> Aim of the exercise: Please revise the entries below so that every "dry brown bush" becomes "withered shrub", leaving everything else the same.

(Entries from a dataset)
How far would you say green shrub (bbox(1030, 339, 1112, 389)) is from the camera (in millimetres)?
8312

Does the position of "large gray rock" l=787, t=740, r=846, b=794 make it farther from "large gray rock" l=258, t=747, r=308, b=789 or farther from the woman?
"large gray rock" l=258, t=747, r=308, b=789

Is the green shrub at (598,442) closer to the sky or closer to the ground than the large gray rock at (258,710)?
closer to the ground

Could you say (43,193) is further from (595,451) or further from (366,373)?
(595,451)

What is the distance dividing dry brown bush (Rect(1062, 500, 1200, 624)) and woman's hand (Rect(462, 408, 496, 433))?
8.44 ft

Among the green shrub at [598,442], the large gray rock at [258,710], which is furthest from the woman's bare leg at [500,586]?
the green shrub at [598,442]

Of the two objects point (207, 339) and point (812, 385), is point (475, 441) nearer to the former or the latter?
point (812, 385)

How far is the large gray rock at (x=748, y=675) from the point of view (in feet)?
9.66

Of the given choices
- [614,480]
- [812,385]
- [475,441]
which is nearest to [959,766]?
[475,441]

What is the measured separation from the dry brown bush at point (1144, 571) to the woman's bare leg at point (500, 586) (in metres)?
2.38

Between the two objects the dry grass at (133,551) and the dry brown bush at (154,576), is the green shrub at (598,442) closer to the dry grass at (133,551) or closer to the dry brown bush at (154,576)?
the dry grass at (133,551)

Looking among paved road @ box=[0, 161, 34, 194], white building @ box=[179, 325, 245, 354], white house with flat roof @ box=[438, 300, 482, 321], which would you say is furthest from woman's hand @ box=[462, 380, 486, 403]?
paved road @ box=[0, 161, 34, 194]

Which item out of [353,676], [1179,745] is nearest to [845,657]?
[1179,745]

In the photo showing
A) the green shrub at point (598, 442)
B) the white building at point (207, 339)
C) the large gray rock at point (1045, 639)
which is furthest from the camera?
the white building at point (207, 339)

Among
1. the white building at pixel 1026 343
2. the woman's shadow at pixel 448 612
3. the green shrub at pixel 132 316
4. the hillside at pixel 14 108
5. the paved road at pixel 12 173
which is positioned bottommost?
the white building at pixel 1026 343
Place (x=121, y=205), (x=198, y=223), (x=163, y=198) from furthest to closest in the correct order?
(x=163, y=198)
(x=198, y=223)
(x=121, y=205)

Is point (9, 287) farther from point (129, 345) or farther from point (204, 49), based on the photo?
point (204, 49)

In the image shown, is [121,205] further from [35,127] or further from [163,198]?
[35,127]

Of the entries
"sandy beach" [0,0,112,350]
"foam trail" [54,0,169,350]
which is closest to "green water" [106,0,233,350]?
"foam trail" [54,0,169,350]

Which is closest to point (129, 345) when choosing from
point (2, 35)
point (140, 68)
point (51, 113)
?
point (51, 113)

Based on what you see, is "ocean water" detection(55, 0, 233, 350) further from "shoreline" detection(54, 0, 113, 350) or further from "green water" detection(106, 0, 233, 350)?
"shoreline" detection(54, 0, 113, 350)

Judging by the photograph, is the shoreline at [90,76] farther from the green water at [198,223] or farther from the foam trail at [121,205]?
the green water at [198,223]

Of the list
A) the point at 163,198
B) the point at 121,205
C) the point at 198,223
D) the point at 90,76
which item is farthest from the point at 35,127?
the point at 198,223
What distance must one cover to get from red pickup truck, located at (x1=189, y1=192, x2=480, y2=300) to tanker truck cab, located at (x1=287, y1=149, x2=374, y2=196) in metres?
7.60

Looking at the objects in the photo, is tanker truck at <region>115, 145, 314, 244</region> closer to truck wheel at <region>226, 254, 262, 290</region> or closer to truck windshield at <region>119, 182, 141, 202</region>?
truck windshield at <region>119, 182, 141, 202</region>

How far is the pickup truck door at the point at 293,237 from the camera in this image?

> Final result:
How far would you say green shrub (bbox(1030, 339, 1112, 389)) is from the camera (in millimetres)?
8312

Does the position of "large gray rock" l=787, t=740, r=846, b=794 make it farther from "large gray rock" l=258, t=747, r=308, b=789 or farther from the woman?
"large gray rock" l=258, t=747, r=308, b=789

Is the green shrub at (598,442) closer to the sky or closer to the ground than the large gray rock at (258,710)?
closer to the ground

Could you say (43,193) is further from (595,451) or further from (366,373)?
(595,451)

What is the distance dividing withered shrub (Rect(1062, 500, 1200, 624)) and woman's hand (Rect(462, 408, 496, 433))?
8.44 ft

Among the green shrub at [598,442], the large gray rock at [258,710], which is furthest from the woman's bare leg at [500,586]?
the green shrub at [598,442]

Of the two objects point (207, 339) and point (812, 385), is point (475, 441) nearer to the former or the latter?
point (812, 385)

How far is the large gray rock at (x=748, y=675) from the point of view (in feet)?
9.66

Of the given choices
- [614,480]
- [812,385]
- [475,441]
which is nearest to [959,766]?
[475,441]

What is the measured separation from the withered shrub at point (1144, 571) to the woman's bare leg at point (500, 586) (in metres)?
2.38

Between the two objects the dry grass at (133,551) and the withered shrub at (154,576), is the green shrub at (598,442) closer to the dry grass at (133,551) or closer to the withered shrub at (154,576)?
the dry grass at (133,551)

Looking among paved road @ box=[0, 161, 34, 194], white building @ box=[179, 325, 245, 354], white house with flat roof @ box=[438, 300, 482, 321], which would you say is furthest from woman's hand @ box=[462, 380, 486, 403]?
paved road @ box=[0, 161, 34, 194]

Which item out of [353,676], [1179,745] is nearest to [845,657]?
[1179,745]

In the photo showing
A) the green shrub at point (598, 442)
B) the white building at point (207, 339)
C) the large gray rock at point (1045, 639)
which is furthest from the camera?
the white building at point (207, 339)

Among
1. the white building at pixel 1026 343
2. the woman's shadow at pixel 448 612
3. the green shrub at pixel 132 316
4. the hillside at pixel 14 108
5. the paved road at pixel 12 173
which is positioned bottommost?
the white building at pixel 1026 343
Place (x=121, y=205), (x=198, y=223), (x=163, y=198) from furthest to closest in the correct order?
(x=163, y=198)
(x=198, y=223)
(x=121, y=205)

Is point (9, 287) farther from point (129, 345) or farther from point (204, 49), based on the photo?
point (204, 49)

In the image shown, is [121,205] further from [35,127] or further from [163,198]?
[35,127]

Of the entries
"sandy beach" [0,0,112,350]
"foam trail" [54,0,169,350]
which is closest to "green water" [106,0,233,350]?
"foam trail" [54,0,169,350]

Which is closest to point (129, 345) when choosing from
point (2, 35)
point (140, 68)
point (51, 113)
?
point (51, 113)

Based on what you see, is "ocean water" detection(55, 0, 233, 350) further from "shoreline" detection(54, 0, 113, 350) or further from "green water" detection(106, 0, 233, 350)?
"shoreline" detection(54, 0, 113, 350)

Judging by the photograph, is the shoreline at [90,76] farther from the green water at [198,223] or farther from the foam trail at [121,205]?
the green water at [198,223]

Of the list
A) the point at 163,198
B) the point at 121,205
C) the point at 198,223
D) the point at 90,76
which item is farthest from the point at 35,127?
the point at 198,223
What distance must one cover to get from red pickup truck, located at (x1=189, y1=192, x2=480, y2=300) to tanker truck cab, located at (x1=287, y1=149, x2=374, y2=196) in metres?
7.60

Looking at the objects in the photo, is tanker truck at <region>115, 145, 314, 244</region> closer to truck wheel at <region>226, 254, 262, 290</region> or closer to truck windshield at <region>119, 182, 141, 202</region>?
truck windshield at <region>119, 182, 141, 202</region>

How far is the pickup truck door at the point at 293,237 from the camera in this image?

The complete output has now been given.